DATASET CONTENT —
◇ ◇ ◇

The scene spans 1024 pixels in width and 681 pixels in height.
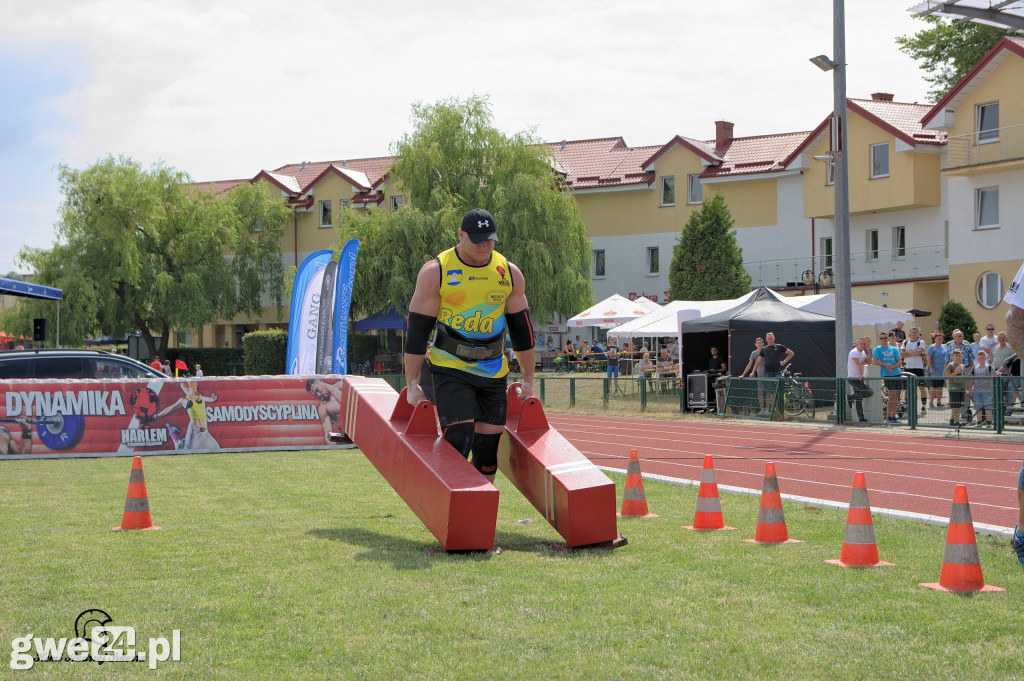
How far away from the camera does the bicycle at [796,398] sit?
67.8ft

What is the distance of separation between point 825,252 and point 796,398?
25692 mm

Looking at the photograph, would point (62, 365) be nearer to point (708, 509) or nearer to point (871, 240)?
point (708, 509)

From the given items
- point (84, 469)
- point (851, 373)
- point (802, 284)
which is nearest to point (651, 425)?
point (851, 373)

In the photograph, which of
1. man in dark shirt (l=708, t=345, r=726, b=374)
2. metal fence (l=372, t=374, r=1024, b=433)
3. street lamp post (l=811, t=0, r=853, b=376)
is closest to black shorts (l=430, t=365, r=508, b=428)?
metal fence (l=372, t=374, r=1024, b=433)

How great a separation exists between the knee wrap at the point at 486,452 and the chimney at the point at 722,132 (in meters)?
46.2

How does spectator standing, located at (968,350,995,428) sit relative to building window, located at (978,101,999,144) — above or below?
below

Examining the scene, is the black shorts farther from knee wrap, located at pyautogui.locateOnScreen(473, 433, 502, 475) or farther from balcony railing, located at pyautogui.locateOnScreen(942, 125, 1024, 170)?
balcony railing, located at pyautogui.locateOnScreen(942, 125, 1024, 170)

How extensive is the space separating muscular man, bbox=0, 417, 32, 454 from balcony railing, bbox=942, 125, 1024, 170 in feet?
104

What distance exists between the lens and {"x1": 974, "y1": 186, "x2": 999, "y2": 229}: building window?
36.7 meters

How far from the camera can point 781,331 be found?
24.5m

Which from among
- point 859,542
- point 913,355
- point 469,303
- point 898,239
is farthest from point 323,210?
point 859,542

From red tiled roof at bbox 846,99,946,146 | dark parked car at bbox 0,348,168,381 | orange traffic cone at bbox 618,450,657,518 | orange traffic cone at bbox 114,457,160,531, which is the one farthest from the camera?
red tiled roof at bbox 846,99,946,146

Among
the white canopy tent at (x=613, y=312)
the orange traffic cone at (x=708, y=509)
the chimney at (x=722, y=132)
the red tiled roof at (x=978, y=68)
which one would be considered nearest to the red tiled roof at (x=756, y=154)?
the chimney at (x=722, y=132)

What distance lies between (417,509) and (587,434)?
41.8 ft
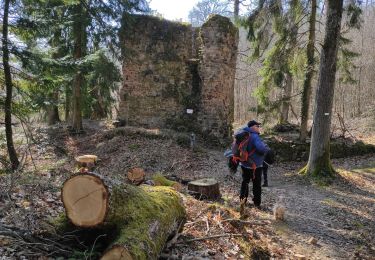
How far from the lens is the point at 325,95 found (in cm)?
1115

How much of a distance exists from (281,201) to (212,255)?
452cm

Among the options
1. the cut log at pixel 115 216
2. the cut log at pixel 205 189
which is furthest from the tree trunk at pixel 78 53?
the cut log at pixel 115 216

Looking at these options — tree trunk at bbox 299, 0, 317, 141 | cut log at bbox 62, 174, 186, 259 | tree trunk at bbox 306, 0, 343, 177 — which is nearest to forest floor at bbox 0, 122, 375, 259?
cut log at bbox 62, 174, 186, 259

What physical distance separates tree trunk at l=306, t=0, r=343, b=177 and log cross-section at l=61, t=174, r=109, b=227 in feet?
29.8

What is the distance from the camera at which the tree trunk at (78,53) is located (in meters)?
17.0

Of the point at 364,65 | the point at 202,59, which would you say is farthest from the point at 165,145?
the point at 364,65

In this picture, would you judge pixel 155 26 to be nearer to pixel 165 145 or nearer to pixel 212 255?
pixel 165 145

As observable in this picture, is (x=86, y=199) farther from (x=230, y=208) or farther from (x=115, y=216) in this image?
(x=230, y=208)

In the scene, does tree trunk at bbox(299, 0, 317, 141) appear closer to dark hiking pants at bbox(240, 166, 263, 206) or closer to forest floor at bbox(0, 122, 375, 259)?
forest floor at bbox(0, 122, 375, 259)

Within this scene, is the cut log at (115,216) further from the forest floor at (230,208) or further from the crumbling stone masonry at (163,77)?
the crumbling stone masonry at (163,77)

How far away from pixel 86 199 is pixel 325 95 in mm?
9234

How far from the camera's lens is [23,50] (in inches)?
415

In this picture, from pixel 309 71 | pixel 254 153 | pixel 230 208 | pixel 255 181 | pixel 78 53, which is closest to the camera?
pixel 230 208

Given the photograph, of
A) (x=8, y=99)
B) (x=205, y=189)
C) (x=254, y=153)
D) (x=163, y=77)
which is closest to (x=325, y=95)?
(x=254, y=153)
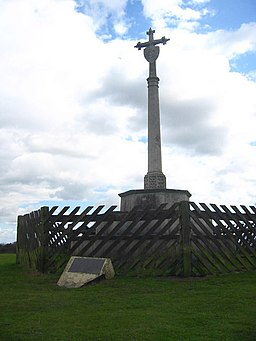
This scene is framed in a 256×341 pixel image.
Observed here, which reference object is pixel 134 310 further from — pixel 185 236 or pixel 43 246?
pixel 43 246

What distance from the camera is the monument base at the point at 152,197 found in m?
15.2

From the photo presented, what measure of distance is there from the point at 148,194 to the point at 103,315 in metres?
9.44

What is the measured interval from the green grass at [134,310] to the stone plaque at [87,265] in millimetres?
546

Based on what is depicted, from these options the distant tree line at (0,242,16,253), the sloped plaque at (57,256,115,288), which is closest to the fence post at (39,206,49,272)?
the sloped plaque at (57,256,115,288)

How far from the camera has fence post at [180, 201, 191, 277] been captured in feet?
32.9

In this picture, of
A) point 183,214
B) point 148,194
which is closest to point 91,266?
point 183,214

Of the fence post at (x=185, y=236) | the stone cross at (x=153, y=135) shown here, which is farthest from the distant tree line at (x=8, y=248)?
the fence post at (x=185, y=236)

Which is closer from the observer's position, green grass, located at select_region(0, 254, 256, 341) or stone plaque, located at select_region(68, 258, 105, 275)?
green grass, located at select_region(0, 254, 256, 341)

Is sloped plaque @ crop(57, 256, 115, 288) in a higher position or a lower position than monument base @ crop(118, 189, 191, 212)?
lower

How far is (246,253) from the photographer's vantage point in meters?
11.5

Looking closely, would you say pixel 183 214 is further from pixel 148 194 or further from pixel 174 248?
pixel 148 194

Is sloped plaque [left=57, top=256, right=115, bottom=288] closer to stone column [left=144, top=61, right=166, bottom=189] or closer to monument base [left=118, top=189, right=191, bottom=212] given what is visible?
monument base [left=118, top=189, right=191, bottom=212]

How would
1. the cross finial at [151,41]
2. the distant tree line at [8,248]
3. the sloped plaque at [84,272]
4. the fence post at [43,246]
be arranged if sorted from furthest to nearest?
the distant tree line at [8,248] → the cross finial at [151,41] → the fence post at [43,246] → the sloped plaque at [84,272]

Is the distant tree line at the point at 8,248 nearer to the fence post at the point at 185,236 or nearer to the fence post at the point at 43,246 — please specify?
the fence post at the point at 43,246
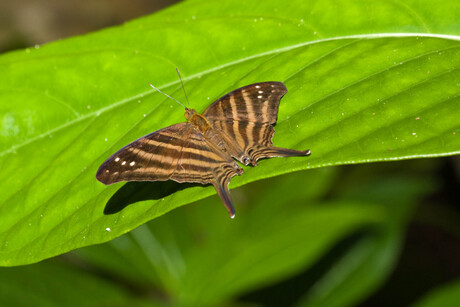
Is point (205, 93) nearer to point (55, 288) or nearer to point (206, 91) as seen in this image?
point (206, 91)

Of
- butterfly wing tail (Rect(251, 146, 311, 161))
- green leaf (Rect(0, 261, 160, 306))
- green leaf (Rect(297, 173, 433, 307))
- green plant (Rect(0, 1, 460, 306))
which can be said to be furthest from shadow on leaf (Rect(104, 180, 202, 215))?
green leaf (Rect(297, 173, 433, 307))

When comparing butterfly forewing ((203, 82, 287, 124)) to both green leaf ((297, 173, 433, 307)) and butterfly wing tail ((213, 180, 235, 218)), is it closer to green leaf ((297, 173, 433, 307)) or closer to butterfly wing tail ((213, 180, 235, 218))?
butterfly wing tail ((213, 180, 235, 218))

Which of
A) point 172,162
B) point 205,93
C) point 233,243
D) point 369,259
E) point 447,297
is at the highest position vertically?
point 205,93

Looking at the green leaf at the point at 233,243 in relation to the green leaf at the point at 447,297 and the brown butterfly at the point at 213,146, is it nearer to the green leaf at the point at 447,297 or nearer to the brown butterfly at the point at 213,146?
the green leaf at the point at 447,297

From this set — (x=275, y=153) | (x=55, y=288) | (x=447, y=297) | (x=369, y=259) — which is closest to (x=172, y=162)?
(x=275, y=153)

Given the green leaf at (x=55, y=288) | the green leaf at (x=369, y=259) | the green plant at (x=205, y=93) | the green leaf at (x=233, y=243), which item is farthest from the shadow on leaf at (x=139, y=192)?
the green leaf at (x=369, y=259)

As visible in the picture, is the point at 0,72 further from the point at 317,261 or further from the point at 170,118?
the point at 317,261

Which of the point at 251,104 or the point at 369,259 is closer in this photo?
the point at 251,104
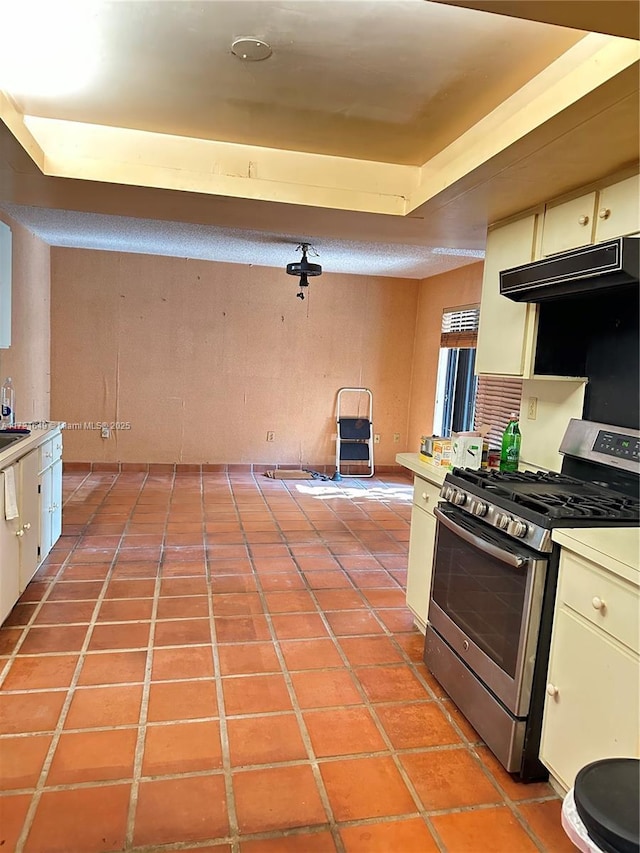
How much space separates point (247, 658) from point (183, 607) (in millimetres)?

◇ ◇ ◇

GOAL —
Lines from the one that contains "Given the green" through the last line of the data above are to be extracted exactly, with no pictures and no other lines.

RESULT OF THIS TASK —
Given the green leaf at (x=55, y=288) | the green leaf at (x=369, y=259) | the green plant at (x=205, y=93) | the green leaf at (x=233, y=243), which item is farthest from the shadow on leaf at (x=139, y=192)?
the green leaf at (x=369, y=259)

As visible in the picture, is the point at 0,72 further from the point at 317,261 or further from the point at 170,118?
the point at 317,261

Which of the point at 251,104 or the point at 369,259 is closer in this photo?
the point at 251,104
How much space separates point (247, 658) from point (183, 607) (in millimetres)?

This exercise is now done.